▶ _Seçilen Bölüm_
▶
‘Türkiye’de Her An Büyük Bir Deprem Olabilir’

İstanbul’da 2020 yılında dek 7,5 ve üzeri deprem ihtimalinin istatistiksel olarak yüzde 45 olduğunu söyleyen, Kocaeli Üniversitesi Jeofizik Mühendisliği Öğretim Üyesi ve Deprem Uzmanı Prof. Dr. Şerif Barış, “Türkiye’de ise 7’den büyük bir depremin sismik boşluk olarak adlandırılan bazı bölgelerde olma ihtimali çok yüksektir. Bu bölgelerde her an büyük bir deprem her an olabilir” uyarısında bulundu.

Kocaeli Üniversitesi Jeofizik Mühendisliği Öğretim Üyesi ve Deprem Uzmanı Prof. Dr. Şerif Barış ile bu alandaki uygulamaları, neler yapılması gerektiğini ve olası bir depreme ne kadar hazır olduğumuzu konuştuk.

Türkiye yıllardır kentsel dönüşüm sürecinde. Özellikle büyükşehirler ve İstanbul’da süreç nispeten daha hızlı. Bugüne dek yapılan çalışmaları genel olarak nasıl değerlendiriyorsunuz?

Adı kentsel dönüşüm olarak kamuoyunca kabul edilen yasa ve yapılan işlemler, bir kentsel dönüşüm değildir. Kentsel dönüşüm, belirli bir plan ve düzen içerisinde, büyük alanların bir arada değerlendirilerek yeşil alan, spor alanı, okul, cami, park ve benzeri tüm sosyal donatıların planlanarak hayata geçirildiği projelere denmektedir. Şu an yapılan ve kanunda adı olan çalışma, ‘riskli yapı ve riskli alanların dönüştürülmesi’dir. Bu nedenle en baştan bu tanımın gereği olan kentsel dönüşümün hayata geçirilmesi önemlidir.
◀
▶ _Yapılacak İşler_
1: Seçilen bölüme göre Prof. Dr. Şerif Barış, kamuoyunda kentsel dönüşüm diye bilinen çalışmaların neden gerçek bir kentsel dönüşüm olmadığını düşünüyor? Bir ila üç cümleyle açıklayın.
2: Seçilen bölümü "İstanbul’da 2020 yılında" sözcüklerinden "olarak nasıl değerlendiriyorsunuz?" sözcüklerine kadar yeniden yazın ve bu kısımda "Deprem Uzmanı" yerine "Sismoloji Uzmanı" kullanın.

▶ _Ham Satırlar_
▶
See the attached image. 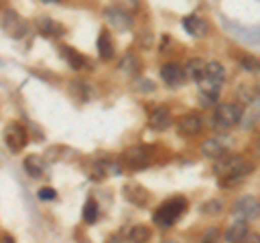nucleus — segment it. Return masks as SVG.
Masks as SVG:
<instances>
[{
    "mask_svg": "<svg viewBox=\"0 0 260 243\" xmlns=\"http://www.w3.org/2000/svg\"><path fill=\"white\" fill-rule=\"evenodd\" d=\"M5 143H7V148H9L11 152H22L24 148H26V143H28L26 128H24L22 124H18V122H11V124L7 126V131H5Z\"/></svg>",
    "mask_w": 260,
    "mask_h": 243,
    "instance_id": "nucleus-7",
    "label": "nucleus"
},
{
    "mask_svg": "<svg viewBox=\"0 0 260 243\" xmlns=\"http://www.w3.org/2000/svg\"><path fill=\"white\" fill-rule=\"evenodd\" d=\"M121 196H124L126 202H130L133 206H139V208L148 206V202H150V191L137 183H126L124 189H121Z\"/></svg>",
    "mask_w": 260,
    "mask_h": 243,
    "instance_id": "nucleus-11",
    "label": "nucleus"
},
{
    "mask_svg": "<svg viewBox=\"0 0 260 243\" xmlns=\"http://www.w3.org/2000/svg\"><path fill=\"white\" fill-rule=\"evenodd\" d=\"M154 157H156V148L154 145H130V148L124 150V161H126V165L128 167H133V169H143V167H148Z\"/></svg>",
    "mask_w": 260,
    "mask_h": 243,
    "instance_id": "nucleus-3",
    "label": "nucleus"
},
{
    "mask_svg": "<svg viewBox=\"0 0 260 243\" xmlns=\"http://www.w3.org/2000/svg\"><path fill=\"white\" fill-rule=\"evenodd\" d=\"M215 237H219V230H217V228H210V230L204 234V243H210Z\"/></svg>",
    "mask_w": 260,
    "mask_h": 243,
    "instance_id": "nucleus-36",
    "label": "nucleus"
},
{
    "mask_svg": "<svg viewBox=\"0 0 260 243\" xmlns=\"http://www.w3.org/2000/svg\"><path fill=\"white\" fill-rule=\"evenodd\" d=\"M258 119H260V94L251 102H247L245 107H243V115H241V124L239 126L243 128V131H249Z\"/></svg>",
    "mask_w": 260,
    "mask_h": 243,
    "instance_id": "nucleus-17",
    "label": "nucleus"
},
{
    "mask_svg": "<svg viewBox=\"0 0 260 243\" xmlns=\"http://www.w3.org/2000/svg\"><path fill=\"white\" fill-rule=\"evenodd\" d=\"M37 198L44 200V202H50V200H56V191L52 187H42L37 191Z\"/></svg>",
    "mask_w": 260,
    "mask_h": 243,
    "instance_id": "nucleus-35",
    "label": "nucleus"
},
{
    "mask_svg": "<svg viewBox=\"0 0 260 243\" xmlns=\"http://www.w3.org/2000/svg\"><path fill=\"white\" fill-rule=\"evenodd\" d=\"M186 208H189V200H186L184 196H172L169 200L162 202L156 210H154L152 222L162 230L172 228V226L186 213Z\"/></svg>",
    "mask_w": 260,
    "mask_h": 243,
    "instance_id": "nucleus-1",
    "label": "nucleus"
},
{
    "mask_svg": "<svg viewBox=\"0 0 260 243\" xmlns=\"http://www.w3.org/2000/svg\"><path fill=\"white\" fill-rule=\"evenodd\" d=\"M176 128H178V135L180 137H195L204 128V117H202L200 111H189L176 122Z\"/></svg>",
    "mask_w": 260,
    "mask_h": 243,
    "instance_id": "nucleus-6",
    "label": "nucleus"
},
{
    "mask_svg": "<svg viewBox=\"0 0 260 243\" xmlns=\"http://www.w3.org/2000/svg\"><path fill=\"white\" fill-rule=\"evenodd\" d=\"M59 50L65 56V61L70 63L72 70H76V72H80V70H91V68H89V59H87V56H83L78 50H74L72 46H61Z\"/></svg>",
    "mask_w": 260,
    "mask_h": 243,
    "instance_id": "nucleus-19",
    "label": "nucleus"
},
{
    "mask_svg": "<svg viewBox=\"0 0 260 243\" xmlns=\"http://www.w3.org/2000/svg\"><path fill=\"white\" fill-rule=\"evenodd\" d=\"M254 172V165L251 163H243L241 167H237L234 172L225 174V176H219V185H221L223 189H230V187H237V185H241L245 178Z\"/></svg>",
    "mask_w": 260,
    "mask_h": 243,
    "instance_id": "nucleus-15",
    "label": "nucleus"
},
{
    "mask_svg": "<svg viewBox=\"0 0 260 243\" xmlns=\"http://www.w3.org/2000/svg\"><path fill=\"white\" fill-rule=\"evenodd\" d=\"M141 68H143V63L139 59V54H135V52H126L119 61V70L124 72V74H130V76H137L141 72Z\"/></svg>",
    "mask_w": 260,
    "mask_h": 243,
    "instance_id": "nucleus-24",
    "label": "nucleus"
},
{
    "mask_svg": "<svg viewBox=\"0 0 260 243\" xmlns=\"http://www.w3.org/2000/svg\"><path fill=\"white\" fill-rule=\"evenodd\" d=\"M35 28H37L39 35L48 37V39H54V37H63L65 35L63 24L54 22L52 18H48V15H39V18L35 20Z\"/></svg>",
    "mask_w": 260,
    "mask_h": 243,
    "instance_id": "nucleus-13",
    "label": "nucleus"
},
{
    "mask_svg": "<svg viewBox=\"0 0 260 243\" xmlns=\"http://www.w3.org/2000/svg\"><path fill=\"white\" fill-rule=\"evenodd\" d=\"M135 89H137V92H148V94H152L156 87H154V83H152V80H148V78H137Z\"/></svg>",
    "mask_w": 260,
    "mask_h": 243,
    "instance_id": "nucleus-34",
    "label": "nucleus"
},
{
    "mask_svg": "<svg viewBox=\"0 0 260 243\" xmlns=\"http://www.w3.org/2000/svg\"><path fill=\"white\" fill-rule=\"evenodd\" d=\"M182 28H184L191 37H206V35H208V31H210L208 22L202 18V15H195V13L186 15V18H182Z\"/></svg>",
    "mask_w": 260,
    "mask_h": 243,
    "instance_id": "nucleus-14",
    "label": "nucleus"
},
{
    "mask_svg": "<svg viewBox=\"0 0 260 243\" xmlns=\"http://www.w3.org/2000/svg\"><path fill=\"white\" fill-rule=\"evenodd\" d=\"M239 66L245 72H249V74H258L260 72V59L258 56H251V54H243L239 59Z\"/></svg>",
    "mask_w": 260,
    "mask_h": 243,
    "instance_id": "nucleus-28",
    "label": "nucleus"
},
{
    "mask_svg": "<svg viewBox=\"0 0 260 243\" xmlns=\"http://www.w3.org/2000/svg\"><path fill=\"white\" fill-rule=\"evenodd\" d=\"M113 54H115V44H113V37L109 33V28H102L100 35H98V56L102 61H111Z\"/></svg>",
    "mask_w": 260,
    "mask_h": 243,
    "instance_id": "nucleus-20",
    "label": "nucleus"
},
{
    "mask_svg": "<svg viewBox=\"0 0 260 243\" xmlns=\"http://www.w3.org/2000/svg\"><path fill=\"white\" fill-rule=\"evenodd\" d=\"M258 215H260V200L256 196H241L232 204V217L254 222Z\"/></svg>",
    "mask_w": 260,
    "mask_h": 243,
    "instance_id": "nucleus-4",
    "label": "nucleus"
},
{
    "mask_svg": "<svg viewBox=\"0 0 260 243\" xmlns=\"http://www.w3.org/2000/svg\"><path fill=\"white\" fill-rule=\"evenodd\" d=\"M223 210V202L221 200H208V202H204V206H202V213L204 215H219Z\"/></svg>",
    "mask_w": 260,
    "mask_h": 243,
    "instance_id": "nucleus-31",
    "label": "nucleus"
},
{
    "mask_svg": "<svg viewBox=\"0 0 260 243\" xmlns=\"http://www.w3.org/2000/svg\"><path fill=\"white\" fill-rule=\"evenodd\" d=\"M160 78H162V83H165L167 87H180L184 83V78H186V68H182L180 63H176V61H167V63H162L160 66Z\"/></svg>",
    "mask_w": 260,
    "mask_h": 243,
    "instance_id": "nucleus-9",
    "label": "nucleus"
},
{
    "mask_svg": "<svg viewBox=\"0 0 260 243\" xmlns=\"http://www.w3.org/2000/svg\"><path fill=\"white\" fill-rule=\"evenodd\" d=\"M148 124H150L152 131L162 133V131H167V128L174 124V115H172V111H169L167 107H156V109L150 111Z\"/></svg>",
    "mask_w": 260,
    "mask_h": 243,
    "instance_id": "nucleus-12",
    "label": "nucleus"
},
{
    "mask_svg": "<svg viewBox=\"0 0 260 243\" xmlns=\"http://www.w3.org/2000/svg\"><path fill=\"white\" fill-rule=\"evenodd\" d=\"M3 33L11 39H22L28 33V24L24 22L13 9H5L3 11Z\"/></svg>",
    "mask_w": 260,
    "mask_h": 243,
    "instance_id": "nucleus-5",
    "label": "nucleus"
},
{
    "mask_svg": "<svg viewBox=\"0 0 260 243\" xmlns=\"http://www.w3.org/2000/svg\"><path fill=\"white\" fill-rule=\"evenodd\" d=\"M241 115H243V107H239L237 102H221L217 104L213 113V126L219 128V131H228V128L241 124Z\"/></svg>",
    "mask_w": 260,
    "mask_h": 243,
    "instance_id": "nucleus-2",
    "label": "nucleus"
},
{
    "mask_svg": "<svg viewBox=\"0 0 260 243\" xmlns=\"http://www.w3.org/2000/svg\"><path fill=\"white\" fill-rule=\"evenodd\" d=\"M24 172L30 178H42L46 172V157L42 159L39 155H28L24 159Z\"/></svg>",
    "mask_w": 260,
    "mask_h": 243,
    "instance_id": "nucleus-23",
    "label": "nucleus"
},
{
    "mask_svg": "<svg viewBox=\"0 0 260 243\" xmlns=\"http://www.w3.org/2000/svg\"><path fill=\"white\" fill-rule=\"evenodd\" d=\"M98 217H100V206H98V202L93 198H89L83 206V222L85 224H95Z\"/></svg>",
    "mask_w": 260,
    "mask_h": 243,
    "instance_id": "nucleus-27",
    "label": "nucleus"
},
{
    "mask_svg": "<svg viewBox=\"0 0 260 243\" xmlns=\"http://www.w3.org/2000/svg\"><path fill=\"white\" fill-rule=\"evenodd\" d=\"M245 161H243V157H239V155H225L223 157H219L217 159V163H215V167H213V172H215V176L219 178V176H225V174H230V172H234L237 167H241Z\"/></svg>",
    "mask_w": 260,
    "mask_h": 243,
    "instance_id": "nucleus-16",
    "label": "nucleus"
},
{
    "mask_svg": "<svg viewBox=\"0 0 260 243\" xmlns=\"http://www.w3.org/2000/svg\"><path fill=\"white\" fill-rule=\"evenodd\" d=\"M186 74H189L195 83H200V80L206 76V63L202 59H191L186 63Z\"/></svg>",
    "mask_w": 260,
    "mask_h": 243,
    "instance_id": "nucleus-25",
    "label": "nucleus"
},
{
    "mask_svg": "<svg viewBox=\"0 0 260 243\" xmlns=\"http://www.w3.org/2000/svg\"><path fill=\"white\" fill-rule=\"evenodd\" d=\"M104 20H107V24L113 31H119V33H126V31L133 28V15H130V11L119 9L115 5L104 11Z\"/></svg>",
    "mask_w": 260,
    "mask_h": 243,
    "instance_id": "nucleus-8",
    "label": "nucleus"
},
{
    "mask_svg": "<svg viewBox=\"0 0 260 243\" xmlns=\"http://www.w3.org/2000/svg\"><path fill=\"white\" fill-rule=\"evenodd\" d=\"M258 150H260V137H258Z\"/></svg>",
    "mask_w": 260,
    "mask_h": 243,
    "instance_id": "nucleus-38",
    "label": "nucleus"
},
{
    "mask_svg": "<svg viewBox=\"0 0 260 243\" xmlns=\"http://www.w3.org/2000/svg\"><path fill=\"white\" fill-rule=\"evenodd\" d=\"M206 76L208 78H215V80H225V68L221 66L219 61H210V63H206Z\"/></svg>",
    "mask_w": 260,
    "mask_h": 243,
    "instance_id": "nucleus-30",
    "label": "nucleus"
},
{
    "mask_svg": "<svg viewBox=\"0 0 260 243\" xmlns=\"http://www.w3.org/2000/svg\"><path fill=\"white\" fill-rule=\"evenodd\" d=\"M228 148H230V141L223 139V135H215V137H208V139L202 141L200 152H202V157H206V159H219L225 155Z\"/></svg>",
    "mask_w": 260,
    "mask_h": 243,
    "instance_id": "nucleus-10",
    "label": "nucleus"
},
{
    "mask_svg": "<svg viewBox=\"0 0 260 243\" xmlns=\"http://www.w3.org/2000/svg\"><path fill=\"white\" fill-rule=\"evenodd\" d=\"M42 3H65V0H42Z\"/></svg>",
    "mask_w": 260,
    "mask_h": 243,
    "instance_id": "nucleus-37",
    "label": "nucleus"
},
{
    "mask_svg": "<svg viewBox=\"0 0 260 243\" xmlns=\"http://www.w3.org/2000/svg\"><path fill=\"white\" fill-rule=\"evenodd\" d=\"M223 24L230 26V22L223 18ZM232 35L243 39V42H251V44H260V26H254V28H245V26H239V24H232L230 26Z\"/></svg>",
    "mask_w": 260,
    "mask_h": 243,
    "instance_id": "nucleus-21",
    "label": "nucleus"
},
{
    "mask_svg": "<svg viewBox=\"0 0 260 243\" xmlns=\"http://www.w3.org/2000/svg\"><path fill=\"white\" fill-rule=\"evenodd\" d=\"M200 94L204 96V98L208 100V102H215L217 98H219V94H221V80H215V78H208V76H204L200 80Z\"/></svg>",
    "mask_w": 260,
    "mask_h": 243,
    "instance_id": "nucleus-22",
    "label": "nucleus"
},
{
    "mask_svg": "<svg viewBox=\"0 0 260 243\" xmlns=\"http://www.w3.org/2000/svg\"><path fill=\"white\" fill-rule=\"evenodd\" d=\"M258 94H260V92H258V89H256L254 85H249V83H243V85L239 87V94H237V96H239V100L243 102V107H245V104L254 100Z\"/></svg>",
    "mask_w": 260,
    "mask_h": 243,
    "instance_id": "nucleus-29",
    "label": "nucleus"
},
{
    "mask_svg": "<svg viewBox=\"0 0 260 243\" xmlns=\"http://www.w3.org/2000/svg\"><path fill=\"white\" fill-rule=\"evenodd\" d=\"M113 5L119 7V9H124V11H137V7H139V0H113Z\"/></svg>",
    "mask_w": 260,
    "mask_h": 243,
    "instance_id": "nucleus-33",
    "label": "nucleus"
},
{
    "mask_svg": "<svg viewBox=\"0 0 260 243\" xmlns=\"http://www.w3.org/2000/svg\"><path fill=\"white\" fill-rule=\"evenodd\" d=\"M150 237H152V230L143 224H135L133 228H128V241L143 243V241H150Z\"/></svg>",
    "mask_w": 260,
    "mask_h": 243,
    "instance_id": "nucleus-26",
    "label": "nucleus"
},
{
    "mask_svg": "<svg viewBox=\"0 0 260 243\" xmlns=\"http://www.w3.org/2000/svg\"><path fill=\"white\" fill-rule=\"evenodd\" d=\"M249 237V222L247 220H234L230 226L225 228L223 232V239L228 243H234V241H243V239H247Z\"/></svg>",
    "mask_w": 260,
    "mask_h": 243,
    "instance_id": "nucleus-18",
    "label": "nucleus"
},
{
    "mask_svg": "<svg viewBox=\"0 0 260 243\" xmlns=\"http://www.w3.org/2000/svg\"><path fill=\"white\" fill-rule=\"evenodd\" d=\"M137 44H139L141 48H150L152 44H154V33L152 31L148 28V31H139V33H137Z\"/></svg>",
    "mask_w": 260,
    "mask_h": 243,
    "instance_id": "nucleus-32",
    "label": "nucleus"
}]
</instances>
◀
▶ _Görev Sonuçları_
1: Ona göre kentsel dönüşüm, belirli bir plan ve düzen içinde büyük alanların birlikte ele alındığı projelerdir. Bu projelerde yeşil alan, spor alanı, okul, cami, park ve benzeri tüm sosyal donatılar planlanarak hayata geçirilir. Şu an yapılan ve kanunda adı geçen çalışma ise yalnızca riskli yapı ve riskli alanların dönüştürülmesidir.

2:
İstanbul’da 2020 yılında dek 7,5 ve üzeri deprem ihtimalinin istatistiksel olarak yüzde 45 olduğunu söyleyen, Kocaeli Üniversitesi Jeofizik Mühendisliği Öğretim Üyesi ve Sismoloji Uzmanı Prof. Dr. Şerif Barış, “Türkiye’de ise 7’den büyük bir depremin sismik boşluk olarak adlandırılan bazı bölgelerde olma ihtimali çok yüksektir. Bu bölgelerde her an büyük bir deprem her an olabilir” uyarısında bulundu.

Kocaeli Üniversitesi Jeofizik Mühendisliği Öğretim Üyesi ve Sismoloji Uzmanı Prof. Dr. Şerif Barış ile bu alandaki uygulamaları, neler yapılması gerektiğini ve olası bir depreme ne kadar hazır olduğumuzu konuştuk.

Türkiye yıllardır kentsel dönüşüm sürecinde. Özellikle büyükşehirler ve İstanbul’da süreç nispeten daha hızlı. Bugüne dek yapılan çalışmaları genel olarak nasıl değerlendiriyorsunuz?